2. Edukasi Perbankan dalam Rangka Pengelolaan Remitansi untuk Kegiatan Edukatif

Kegiatan pemberdayaan yang kedua yaitu Edukasi Perbankan dalam Rangka Pengelolaan Remitansi untuk Kegiatan Edukatif merupakan sebuah kegiatan yang mengajarkan cara pengelolaan keuangan yang meliputi pengelolaan tabungan dan pinjaman, penyusunan anggaran, dan asuransi. Tujuan diadakannya kegiatan ini adalah agar para TKI Purna dan keluarganya dapat lebih bijaksana di dalam mengelola pendapatan dan mengindari terjadinya pemborosan pendapatan.

(7)

Kedua kegiatan pemberdayaan tersebut rutin dilakukan oleh BP3TKI Yogyakarta dan tidak terlepas dari kendala maupun permasalahan yang meliputinya. Permasalahan yang sering terjadi selama proses pemberdayaan tersebut adalah:

1. Kesulitan BP3TKI Mengidentifikasi TKI Purna yang Bersedia Mengikuti Pelatihan Bimtek

Identifikasi peserta yang mengikuti pelatihan Bimtek adalah para TKI Purna. Kesulitan yang dihadapi oleh BP3TKI pada proses identifikasi ini ketika adanya TKI Purna yang enggan mengikuti pelatihan. Keengganan ini berasal dari kurangnya motivasi untuk berwirausaha sehingga mereka tidak menganggap pelatihan Bimtek sebagai suatu kebutuhan. Selain itu, proses pendataan ini sering dilakukan secara manual dengan door-to-door di rumah para TKI Purna sehingga dituntut efektivitasnya mengingat hal ini membutuhkan waktu, sumber daya, dan anggaran yang lebih banyak. Permasalahan ini diatasi oleh BP3TKI dengan cara menentukan koordinator dari tiap daerah untuk mendata calon TKI Purna yang mau mengikuti pelatihan sehingga memudahkan proses pendataan (tidak perlu door-to-door).

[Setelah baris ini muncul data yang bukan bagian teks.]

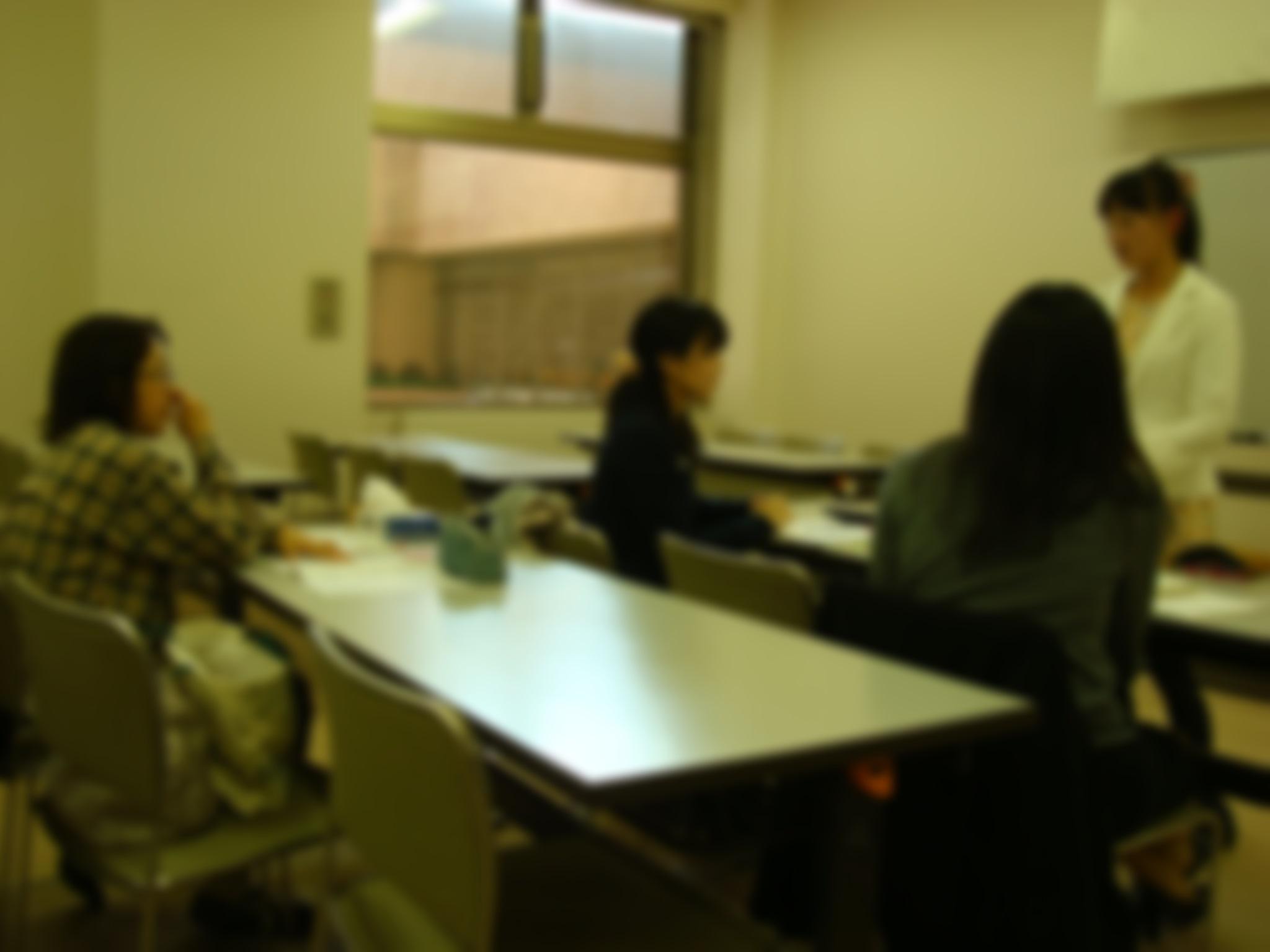 TOSS中学綺羅星38回例会_e0252129_21282293.jpg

2. Kesulitan TKI Purna dalam Menentukan Kebutuhan Pelatihan Usaha

Proses identifikasi peserta untuk mengikuti kegiatan Bimtek dilaksanakan untuk menentukan jenis pelatihannya. Dari proses seleksi peserta akan diketahui kebutuhan atau minat usaha dari para peserta, dan disinergikan dengan jenis pelatihan yang akan dilaksanakan. Melalui proses seleksi ini, maka jenis pelatihan akan sesuai dengan kebutuhan atau minat usaha peserta. Permasalahan yang dihadapi BP3TKI dalam tahap ini adalah kesulitan yang dialami peserta untuk mengetahui kebutuhan dan minat usahanya. Sehingga, dibutuhkan proses wawancara yang mendalam dan waktu yang lebih lama pada saat identifikasi peserta ini. Selain itu, pihak BP3TKI akhirnya menentukan pelatihan berdasarkan potensi alam atau sumber daya yang terdapat di wilayah tersebut (kearifan lokal).

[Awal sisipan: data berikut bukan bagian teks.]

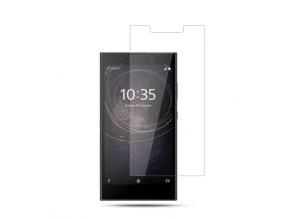 Tvrzené sklo na Sony Xperia XZ2 Premium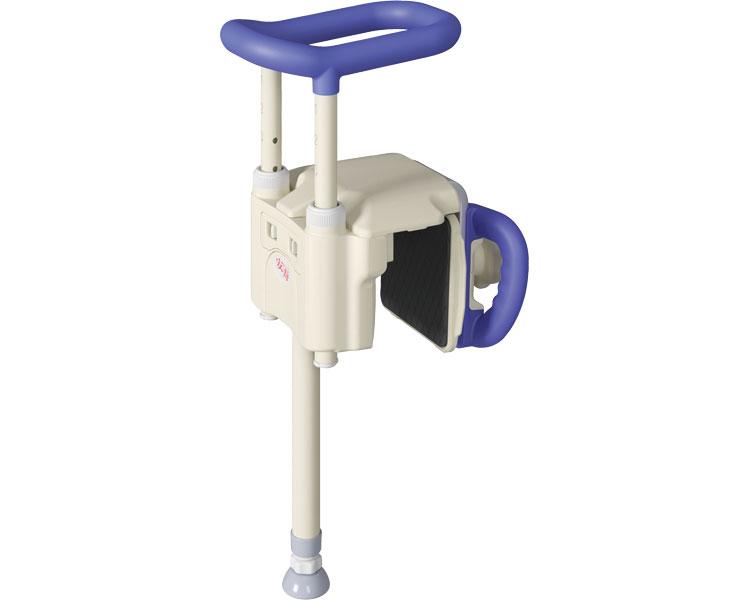 ユニットバス対応浴槽手すり UST-130UB / 536-631 ブルー アロン化成 1台 JAN4970210003343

3. Penghapusan Anggaran untuk Bantuan Modal dan Peralatan

Selama beberapa tahun terakhir, pelaksanaan Bimtek diikuti dengan penyaluran bantuan peralatan serta modal usaha bagi para TKI Purna setelah selesai mengikuti pelatihan. Harapannya, dengan adanya peralatan serta modal usaha yang

(8)

diberikan, TKI Purna dapat segera memanfaatkannya untuk membangun kegiatan usaha. Penyaluran bantuan peralatan dan modal usaha ini kemudian dihentikan berdasarkan keputusan Kemendagri yang menyatakan bahwa bantuan tidak dapat diberikan dalam bentuk uang tunai.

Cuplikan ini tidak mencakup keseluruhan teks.